__Problem details__: Transcribe the listing that follows in full, exactly, and drop its images.

__Supplied records__:
Segment Open

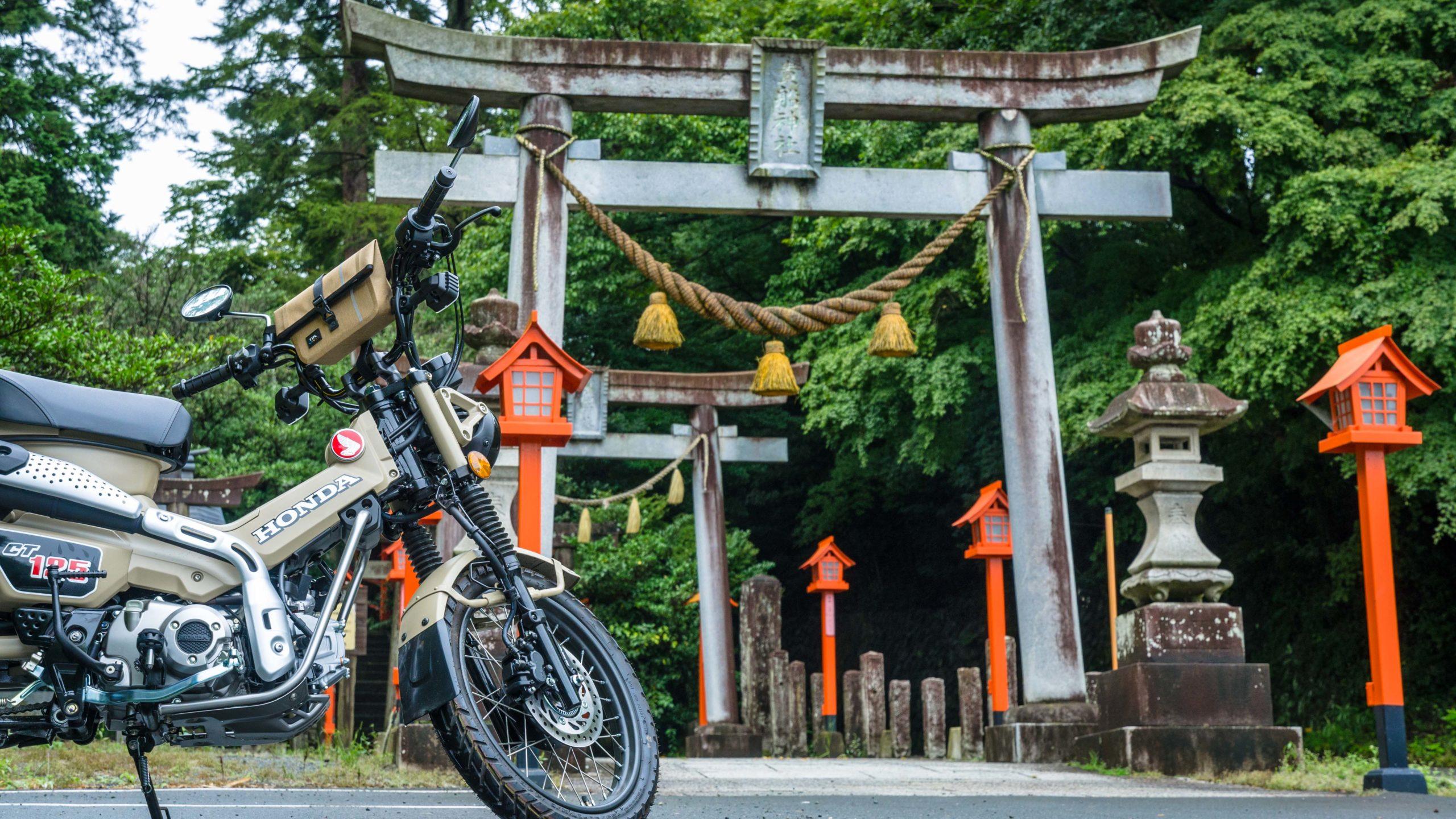 群馬の貴船神社の駐車場にとめたCT125ハンターカブ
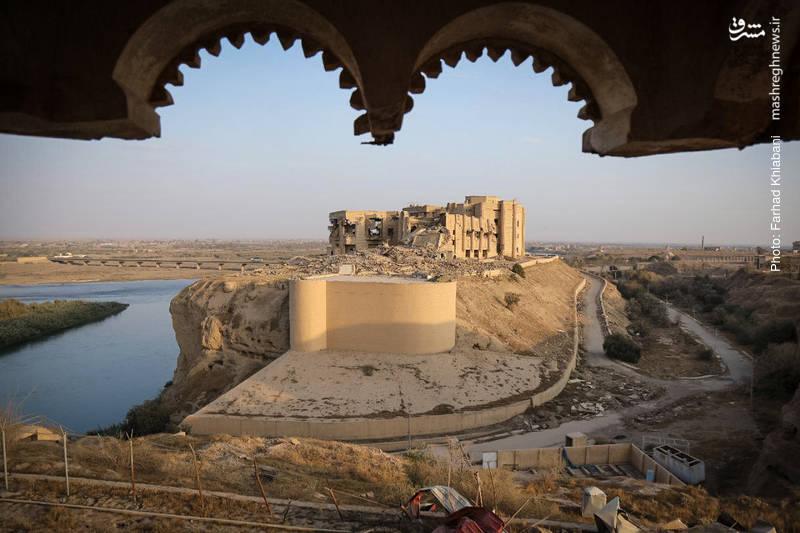 نمایی از یکی از قصرهای صدام از درون یک کاخ دیگر، مشرف به رودخانه دجله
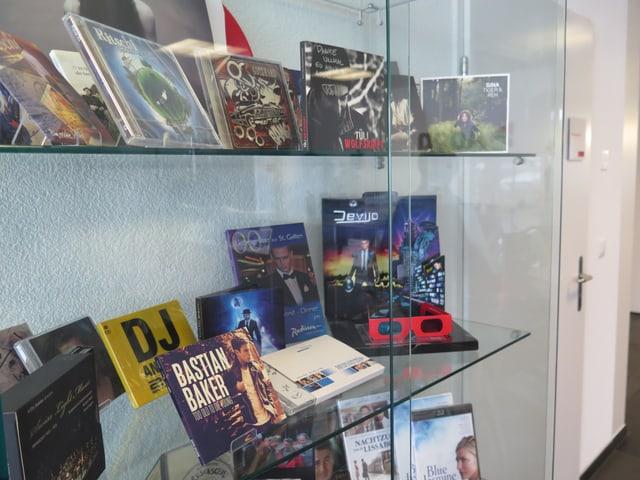 Vitrine mit CDs, DVDs, Platten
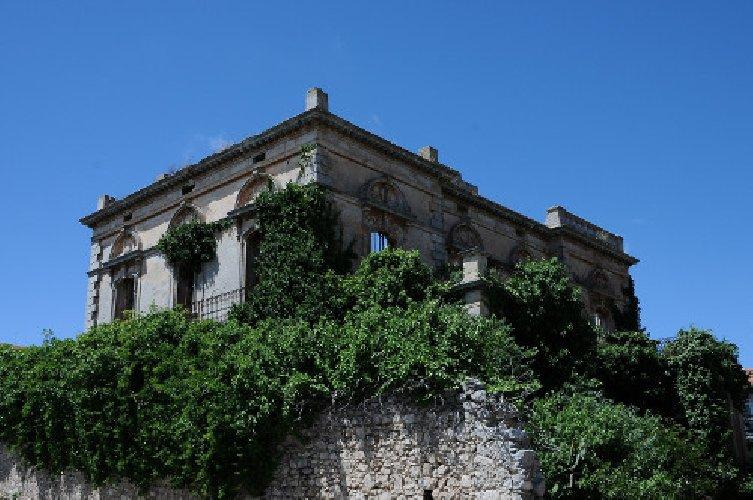 https://www.ragusanews.com//immagini_articoli/08-10-2018/giornate-ragusa-apre-villa-moltisanti-500.jpg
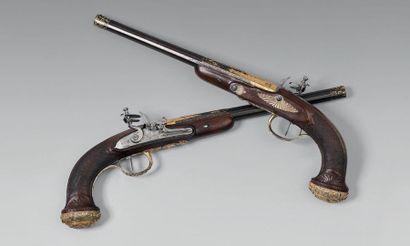 Rare paire de pistolets à silex modèle de récompense d'officier supérieur de marine...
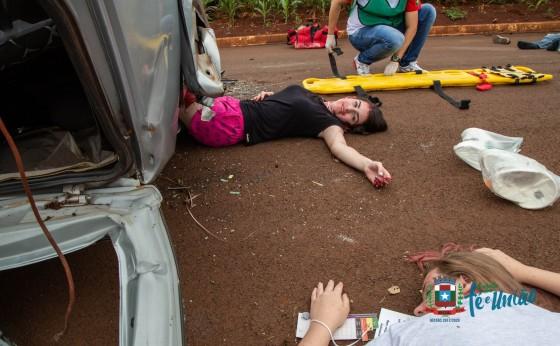 Simulação de acidente com carro e micro-ônibus marca o encerramento do treinamento do Samu em Missal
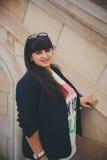 Jovem mulher excesso de peso bonita de sorriso feliz na obscuridade - casaco azul fora na rua Jovem mulher gorda segura Mulher de Imagem de Stock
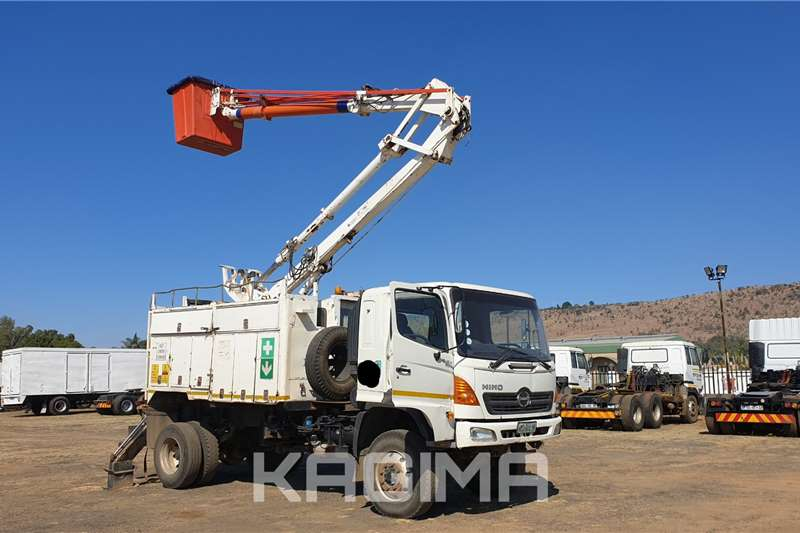 Hino Cherry picker trucks Hino 500 Super F 13 216 4x4 Cherry Picker 2006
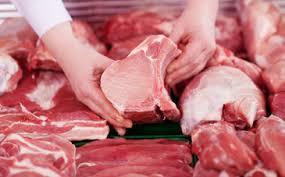 Giá lợn giảm, người mua vẫn thờ ơ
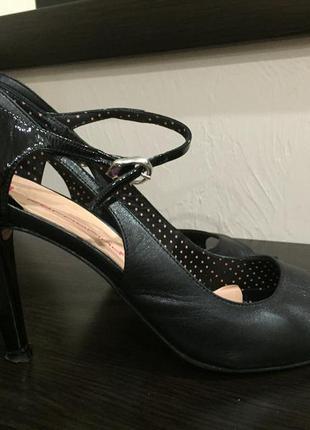 Туфли fornarina3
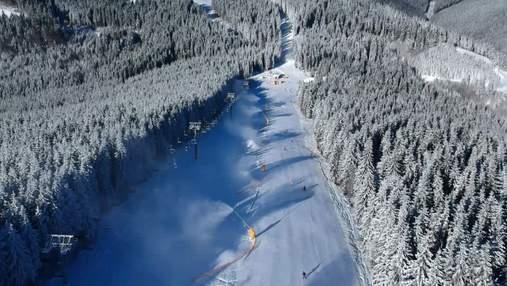 """Гірськолижний курорт """"Буковель"""" відкрив сезон катання"""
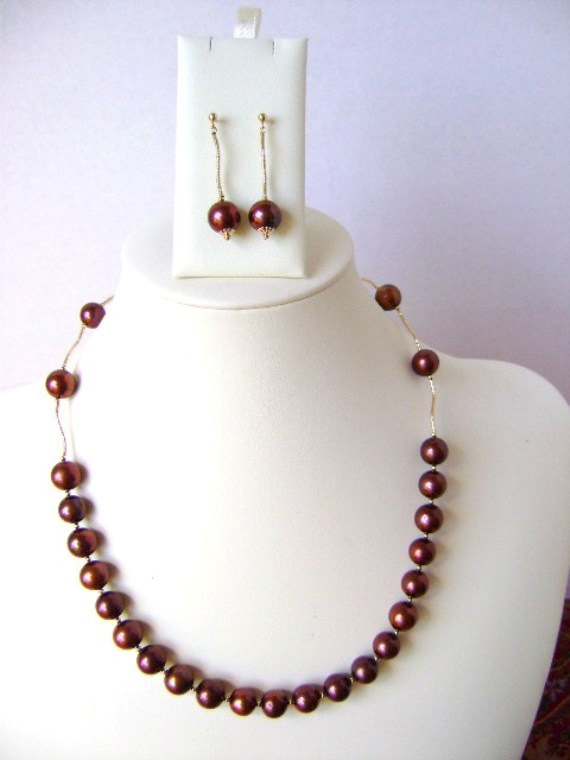 single strand pearl necklace.14kg necklace.chocolat cultured pearl necklace and earrings. fine jewelry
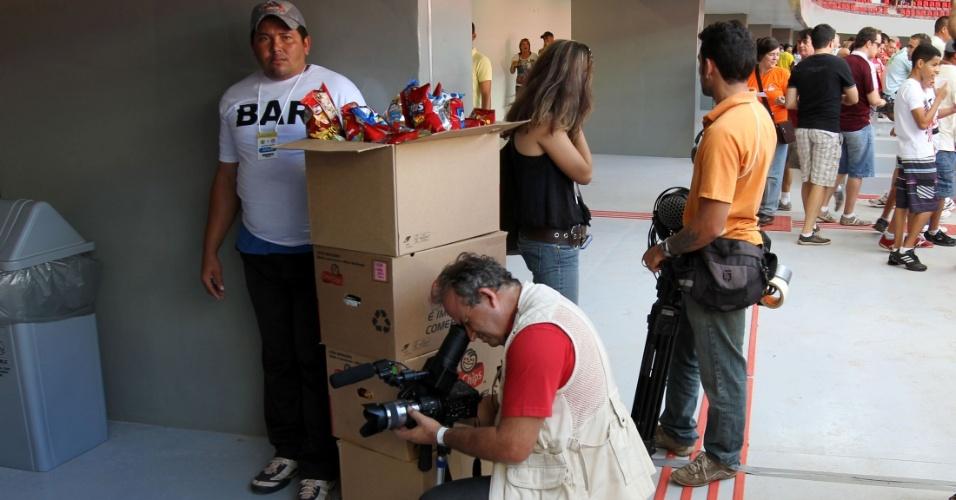 18.mai.2013 - Profissionais de imprensa trabalham na inauguração do estádio Mané Garrincha. Jornalistas tiveram dificuldade para fazer a cobertura do evento. Sem cabine à disposição, narradores tiveram de narrar da arquibancada à final entre Brasília x Brasiliense, no Candangão (campeonato local)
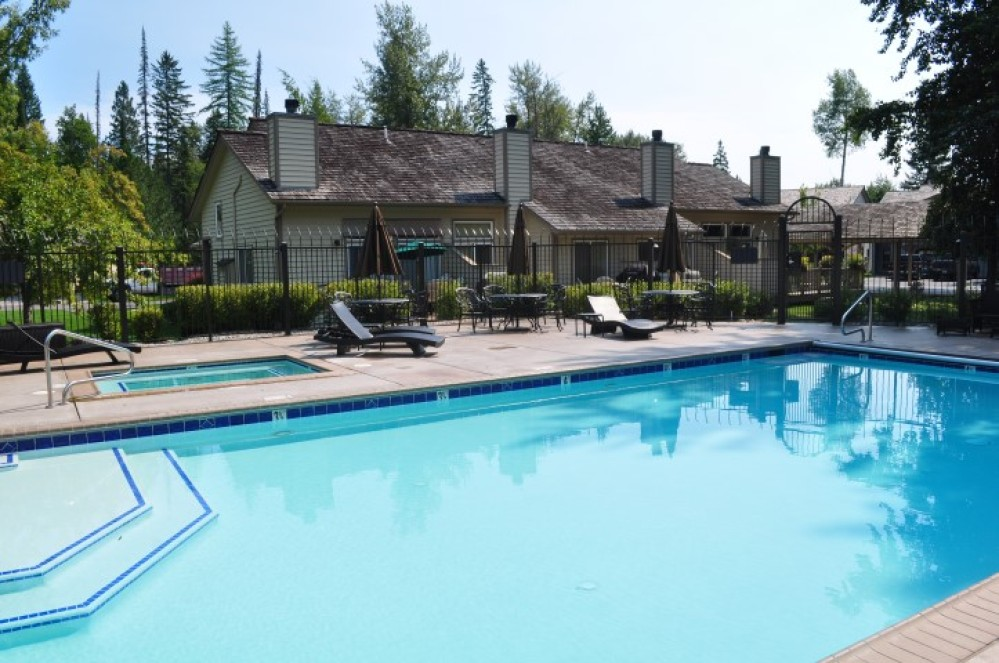 All guest of Mountain Harbor can use the pool, hot tub and tennis courts.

Segment Closed

__Task solution__:
 群馬の貴船神社の駐車場にとめたCT125ハンターカブ
 نمایی از یکی از قصرهای صدام از درون یک کاخ دیگر، مشرف به رودخانه دجله
 Vitrine mit CDs, DVDs, Platten
 https://www.ragusanews.com//immagini_articoli/08-10-2018/giornate-ragusa-apre-villa-moltisanti-500.jpg
 Rare paire de pistolets à silex modèle de récompense d'officier supérieur de marine...
 Simulação de acidente com carro e micro-ônibus marca o encerramento do treinamento do Samu em Missal
 Jovem mulher excesso de peso bonita de sorriso feliz na obscuridade - casaco azul fora na rua Jovem mulher gorda segura Mulher de Imagem de Stock
 Hino Cherry picker trucks Hino 500 Super F 13 216 4x4 Cherry Picker 2006
 Giá lợn giảm, người mua vẫn thờ ơ
 Туфли fornarina3
 """Гірськолижний курорт """"Буковель"""" відкрив сезон катання"""
 single strand pearl necklace.14kg necklace.chocolat cultured pearl necklace and earrings. fine jewelry
 18.mai.2013 - Profissionais de imprensa trabalham na inauguração do estádio Mané Garrincha. Jornalistas tiveram dificuldade para fazer a cobertura do evento. Sem cabine à disposição, narradores tiveram de narrar da arquibancada à final entre Brasília x Brasiliense, no Candangão (campeonato local)
 All guest of Mountain Harbor can use the pool, hot tub and tennis courts.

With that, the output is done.